* [Work to do]:
Can you copy out every one of the lines below word for word, without the pictures?

Spatial question lines
▼
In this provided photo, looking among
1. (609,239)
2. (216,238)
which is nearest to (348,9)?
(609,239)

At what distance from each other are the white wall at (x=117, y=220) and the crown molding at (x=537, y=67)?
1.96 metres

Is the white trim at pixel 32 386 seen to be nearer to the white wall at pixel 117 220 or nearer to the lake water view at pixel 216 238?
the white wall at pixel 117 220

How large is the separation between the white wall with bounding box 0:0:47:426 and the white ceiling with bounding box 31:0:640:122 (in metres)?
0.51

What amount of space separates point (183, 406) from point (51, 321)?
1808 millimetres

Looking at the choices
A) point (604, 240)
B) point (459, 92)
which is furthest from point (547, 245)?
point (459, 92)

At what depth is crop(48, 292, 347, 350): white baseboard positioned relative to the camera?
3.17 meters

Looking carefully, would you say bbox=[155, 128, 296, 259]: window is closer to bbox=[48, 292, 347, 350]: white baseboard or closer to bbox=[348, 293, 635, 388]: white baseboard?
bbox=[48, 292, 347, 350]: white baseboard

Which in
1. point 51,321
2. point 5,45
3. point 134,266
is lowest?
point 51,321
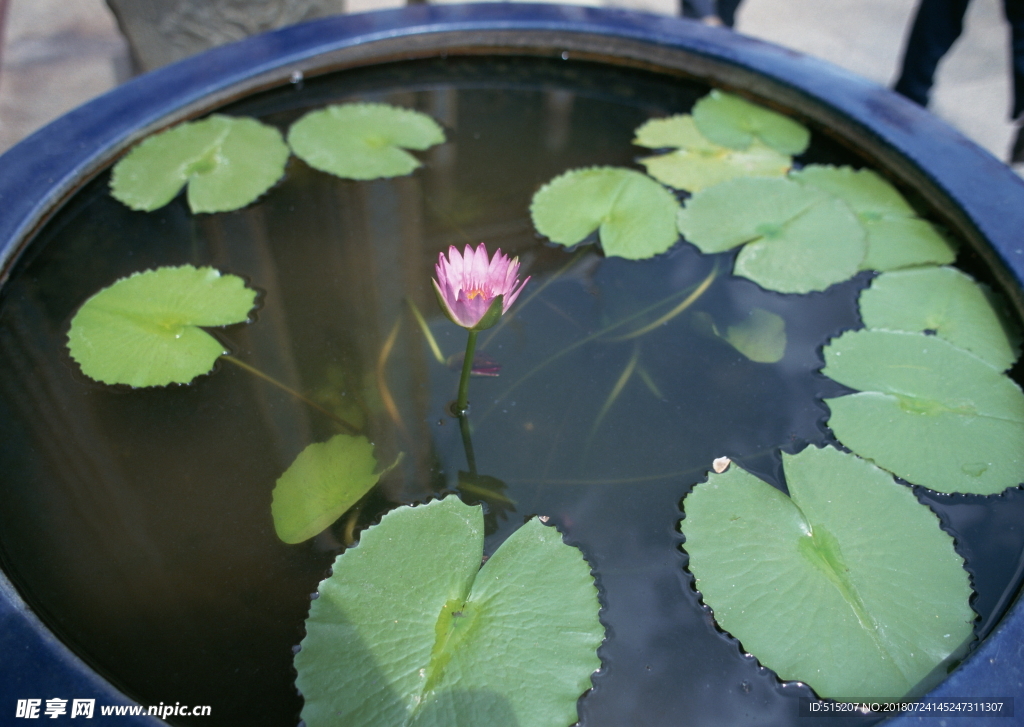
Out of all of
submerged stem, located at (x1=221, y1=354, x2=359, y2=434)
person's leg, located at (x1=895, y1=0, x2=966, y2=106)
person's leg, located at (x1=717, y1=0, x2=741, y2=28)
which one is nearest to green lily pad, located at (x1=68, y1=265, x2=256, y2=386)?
submerged stem, located at (x1=221, y1=354, x2=359, y2=434)

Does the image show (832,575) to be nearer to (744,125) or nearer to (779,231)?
(779,231)

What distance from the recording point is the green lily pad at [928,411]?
35.5 inches

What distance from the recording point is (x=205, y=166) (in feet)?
4.27

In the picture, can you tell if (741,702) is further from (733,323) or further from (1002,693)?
(733,323)

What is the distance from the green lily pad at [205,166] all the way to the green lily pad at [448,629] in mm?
777

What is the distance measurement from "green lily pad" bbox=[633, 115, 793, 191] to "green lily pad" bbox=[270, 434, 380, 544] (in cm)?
82

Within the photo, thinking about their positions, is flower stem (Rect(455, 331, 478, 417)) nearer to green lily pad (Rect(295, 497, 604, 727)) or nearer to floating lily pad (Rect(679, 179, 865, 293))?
green lily pad (Rect(295, 497, 604, 727))

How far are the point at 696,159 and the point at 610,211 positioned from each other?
268mm

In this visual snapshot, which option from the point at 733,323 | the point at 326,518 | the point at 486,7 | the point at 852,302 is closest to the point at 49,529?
the point at 326,518

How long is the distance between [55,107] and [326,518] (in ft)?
7.71

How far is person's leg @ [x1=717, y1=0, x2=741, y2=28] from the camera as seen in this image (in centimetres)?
256

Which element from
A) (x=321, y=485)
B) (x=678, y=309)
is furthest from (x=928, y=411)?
(x=321, y=485)

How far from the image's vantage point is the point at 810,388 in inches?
40.7

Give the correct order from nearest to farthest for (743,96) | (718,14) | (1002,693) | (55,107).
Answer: (1002,693) → (743,96) → (55,107) → (718,14)
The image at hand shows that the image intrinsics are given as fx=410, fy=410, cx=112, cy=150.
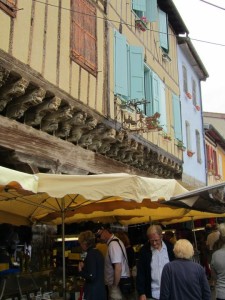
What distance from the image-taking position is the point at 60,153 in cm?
824

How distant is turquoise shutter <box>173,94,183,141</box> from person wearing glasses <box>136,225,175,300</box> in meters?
10.2

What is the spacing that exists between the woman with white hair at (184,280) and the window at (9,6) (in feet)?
15.6

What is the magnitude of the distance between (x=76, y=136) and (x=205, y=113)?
1041 inches

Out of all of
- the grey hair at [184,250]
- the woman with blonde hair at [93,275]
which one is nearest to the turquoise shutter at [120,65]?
the woman with blonde hair at [93,275]

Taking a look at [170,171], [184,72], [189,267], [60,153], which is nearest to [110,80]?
[60,153]

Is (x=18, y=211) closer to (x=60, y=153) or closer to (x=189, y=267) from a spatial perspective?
(x=60, y=153)

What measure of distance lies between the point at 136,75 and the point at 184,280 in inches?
308

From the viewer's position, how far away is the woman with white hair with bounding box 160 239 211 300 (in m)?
3.91

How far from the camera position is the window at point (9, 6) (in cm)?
657

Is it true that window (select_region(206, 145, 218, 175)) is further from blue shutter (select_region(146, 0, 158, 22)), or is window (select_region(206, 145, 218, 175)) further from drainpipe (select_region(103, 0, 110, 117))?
drainpipe (select_region(103, 0, 110, 117))

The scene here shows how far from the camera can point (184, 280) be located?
3914mm

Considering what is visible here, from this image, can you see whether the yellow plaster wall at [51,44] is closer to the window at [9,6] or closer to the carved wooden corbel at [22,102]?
the carved wooden corbel at [22,102]

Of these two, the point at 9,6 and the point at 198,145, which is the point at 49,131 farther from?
the point at 198,145

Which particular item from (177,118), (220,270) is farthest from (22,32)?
(177,118)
▲
* [Full solution]:
In this provided photo, looking among
1. (609,239)
2. (216,238)
which is nearest to (348,9)?
(609,239)

At what distance from each other are the white wall at (x=117, y=220) and the crown molding at (x=537, y=67)?
1.96 metres

Is the white trim at pixel 32 386 seen to be nearer to the white wall at pixel 117 220 or nearer to the lake water view at pixel 216 238?
the white wall at pixel 117 220

How large is the separation between the white wall with bounding box 0:0:47:426 and the white ceiling with bounding box 31:0:640:122 (in metres)?
0.51

What amount of space separates point (183, 406) from point (51, 321)?
1808 millimetres

Looking at the choices
A) point (604, 240)
B) point (459, 92)
which is furthest from point (547, 245)?
point (459, 92)

At what depth is crop(48, 292, 347, 350): white baseboard positioned relative to the camera?
3.17 meters

Looking carefully, would you say bbox=[155, 128, 296, 259]: window is closer to bbox=[48, 292, 347, 350]: white baseboard or closer to bbox=[348, 293, 635, 388]: white baseboard?
bbox=[48, 292, 347, 350]: white baseboard

Which in
1. point 51,321
2. point 5,45
3. point 134,266
is lowest?
point 51,321
Out of all of
submerged stem, located at (x1=221, y1=354, x2=359, y2=434)
person's leg, located at (x1=895, y1=0, x2=966, y2=106)
person's leg, located at (x1=717, y1=0, x2=741, y2=28)
which one is nearest to green lily pad, located at (x1=68, y1=265, x2=256, y2=386)?
submerged stem, located at (x1=221, y1=354, x2=359, y2=434)

Does the image show (832,575) to be nearer to (744,125) or nearer to (779,231)?
(779,231)

What distance from the recording point is the green lily pad at [928,411]?
35.5 inches

What distance from the recording point is (x=205, y=166) (in feet)?
4.27

In the picture, can you tell if (741,702) is further from (733,323) or further from (1002,693)?
(733,323)

What is the distance from the green lily pad at [205,166] all the way to the green lily pad at [448,629] in mm?
777

What is the distance measurement from "green lily pad" bbox=[633, 115, 793, 191] to "green lily pad" bbox=[270, 434, 380, 544] (in cm)?
82

Within the photo, thinking about their positions, is flower stem (Rect(455, 331, 478, 417)) nearer to green lily pad (Rect(295, 497, 604, 727)) or nearer to floating lily pad (Rect(679, 179, 865, 293))?
green lily pad (Rect(295, 497, 604, 727))

How far are the point at 696,159 and the point at 610,211 positioned from each other?
268mm

In this visual snapshot, which option from the point at 733,323 | the point at 326,518 | the point at 486,7 | the point at 852,302 is closest to the point at 49,529?
the point at 326,518

How long is the distance between [55,107] and [326,518] (in ft)?
7.71

How far is person's leg @ [x1=717, y1=0, x2=741, y2=28] from the camera as seen in this image (in centimetres)?
256

Which element from
A) (x=321, y=485)
B) (x=678, y=309)
is furthest from (x=928, y=411)?
(x=321, y=485)

How far from the image's vantage point is the point at 810,388 in inches?
40.7

Give the correct order from nearest to farthest for (743,96) | (718,14) | (1002,693) | (55,107).
Answer: (1002,693) → (743,96) → (55,107) → (718,14)
The image at hand shows that the image intrinsics are given as fx=410, fy=410, cx=112, cy=150.
What distance from the image-taking position is the point at 60,153 in cm?
824

How distant is turquoise shutter <box>173,94,183,141</box> from person wearing glasses <box>136,225,175,300</box> in meters?
10.2

What is the spacing that exists between the woman with white hair at (184,280) and the window at (9,6) (in feet)?
15.6

What is the magnitude of the distance between (x=76, y=136) and (x=205, y=113)?
1041 inches

Out of all of
- the grey hair at [184,250]
- the woman with blonde hair at [93,275]
which one is nearest to the turquoise shutter at [120,65]?
the woman with blonde hair at [93,275]

Taking a look at [170,171], [184,72], [189,267], [60,153], which is nearest to [110,80]?
[60,153]

Is (x=18, y=211) closer to (x=60, y=153) or closer to (x=189, y=267) from a spatial perspective?
(x=60, y=153)

What measure of distance lies between the point at 136,75 and the point at 184,280 in inches?
308

From the viewer's position, how far away is the woman with white hair with bounding box 160 239 211 300 (in m)?
3.91

How far from the camera position is the window at point (9, 6) (in cm)?
657

Is it true that window (select_region(206, 145, 218, 175)) is further from blue shutter (select_region(146, 0, 158, 22)), or is window (select_region(206, 145, 218, 175)) further from drainpipe (select_region(103, 0, 110, 117))?
drainpipe (select_region(103, 0, 110, 117))

The scene here shows how far from the camera can point (184, 280) be located?
3914mm

Considering what is visible here, from this image, can you see whether the yellow plaster wall at [51,44] is closer to the window at [9,6] or closer to the carved wooden corbel at [22,102]?
the carved wooden corbel at [22,102]

Of these two, the point at 9,6 and the point at 198,145, which is the point at 49,131 farther from?
the point at 198,145

Which particular item from (177,118), (220,270) is farthest from (22,32)?
(177,118)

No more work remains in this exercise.